Anyway, once Stark becomes Iron Man, it turns out the enemy was within, all along! Yes, cuddly Jeff Bridges – The Dude, Duder, El Duderino – shaved his head, grew a big grey beard and went nasty. He actually makes for a decent villain, mainly because he’s largely unrecognisable. He cons the terrorists a little too easily for my liking, but he presents a decent threat. He’s intelligent enough to cause massive issues for our hero, but not so clever that Stark can’t outsmart him. Plus, he professionally delivers the two key arch-enemy speeches: the exposition one, wherein he calmly lets everyone know his motivations for everything ever, while the hero is otherwise incapacitated (aural paralysis pen-drive thing, in this case); and the grand finale ‘how ironic! You sought to [INSERT NOBLE INTENTION], when really you [UNWITTINGLY HELPED THE VILLAIN]’ monologue.
As a whole it was fine, though far from the best anything. Terrence Howard was perfunctory as Rhodes, though his financial demand-based absence in the sequel shouldn’t be anything to shed tears over. The fight between Iron Man and Mecha Dude was entertaining… and visually clear. In fact, it was pretty much everything the messy Transformers fights were not.
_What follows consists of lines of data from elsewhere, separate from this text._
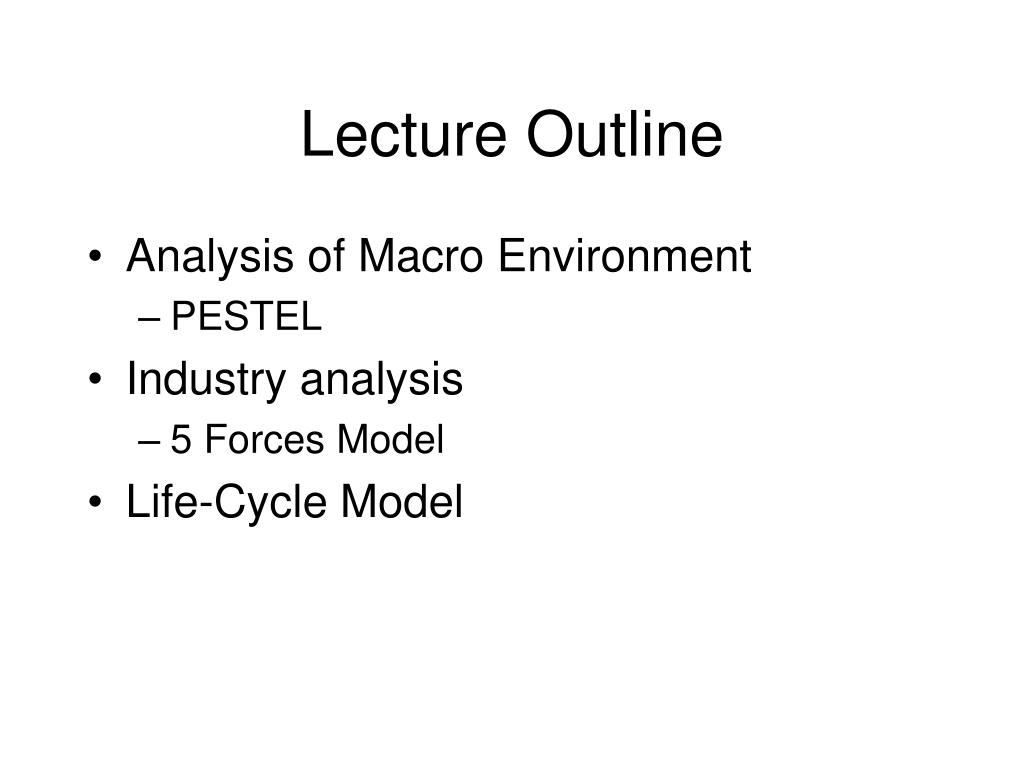 Lecture Outline

• Analysis of Macro Environment
– PESTEL
• Industry analysis
– 5 Forces Model
• Life-Cycle Model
You could follow the action, differentiate the combatants and everything! Tell me about it. I was planning on writing up Transformers 2 (‘Revenge of the Fallen’ being one of the lamer subtitles in the history of recorded nomenclature), but the less said about that mockery of cinema the better, really. Michael Bay, please die. Actually, that’s a tad harsh. He has done one thing of note in the last few years… But back to the matter at hand. The SHIELD reveal was nice, and got me a little excited, but not as excited as the post-credits Samuel L. Jackson cameo. That was schmart, and a satisfying slap in the face to those dimwits who leave cinemas as soon as the credits start to roll. Paltrow was her usual annoying self, but she didn’t bring the film down to any great degree. We got ‘Iron Man’ the song. The flying sensation, and RDJ’s reaction to it, were great and very satisfying. It didn’t go on too long. All in all a good film, and I look forward to the sequel.